Inuit hunting and trapping rights of concern
Rohner said he realizes the issue is divisive – with the perceived pitting of pet ownership against Inuit rights to hunt and trap – especially on social media. But he feels unsafe and, with no bylaws in place, “as far as I know traps can be set anywhere, including the Four Corners.”
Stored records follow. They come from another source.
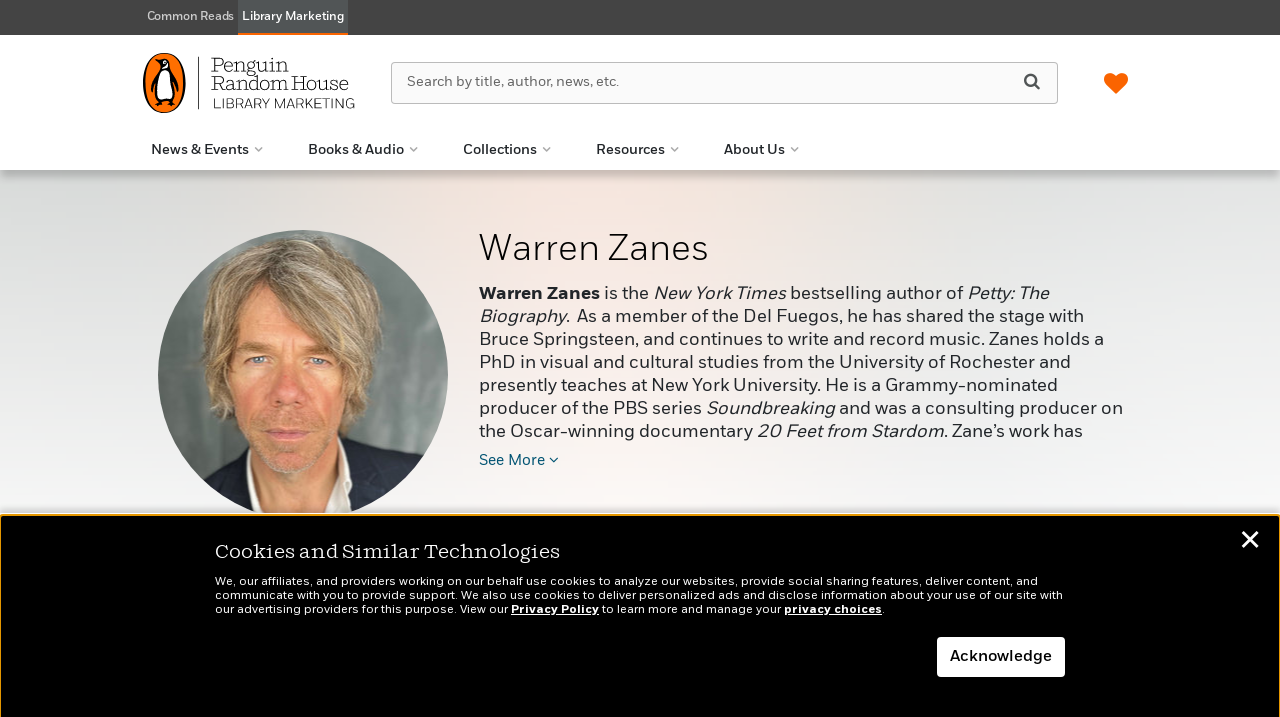

--- FILE ---
content_type: text/javascript
request_url: https://penguinrandomhouselibrary.com/wp-content/plugins/social-share-prh/js/prh-social.js?ver=6.8.3
body_size: -305
content:
jQuery(document).ready(function (e) {
    jQuery('a.share').on('click', function (e) {
        e.preventDefault();
    });
    jQuery('a.share').storyShare();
Before councillors could ask questions, Mayor Madeline Redfern jumped right in, saying she’d been given the head’s up the matter would come to council. She approached Nunavut Tunngavik Inc. (NTI) lawyers on whether the Nunavut Agreement addresses such matters, and it does.
“Art Yuan, who is the director of the legal department, confirmed that while Inuit do enjoy hunting, harvesting and trapping rights within the Nunavut settlement area, there are restrictions for such activities within built-up environments, any place within one mile of a structure. And that the general laws of application for the purpose of public safety would also apply.”
Couns. Simon Nattaq noted through a translator that traps are now created to kill instantly because of animal rights activists.
“People come up here just to make money. People put out traps just to make money,” said Nattaq.
“Some traps are very dangerous. We will not forget what you said this evening. We will deal with this.”
Coun. Jason Rochon suggested the city put out a public service announcement.
Coun. Joanasie Akumalik stressed, as did deputy mayor Romeyn Stevenson, that a balance between city pet owners and Inuit rights must be found.
“Inuit also own pets. There have been Inuit who have had their dogs caught in traps within municipal boundaries. There’s also people who go berry-picking up in that area,” said Redfern.
“It is a public safety issue.”
She also noted that the issue had been raised in 2008 and “not much happened.”
Akumalik said he doubts Iqaluit is the only community facing this problem, and he suggested Redfern, who is president of the Nunavut Association of Municipalities, should also bring the matter there “so the Government of Nunavut can realize that it is a problem.”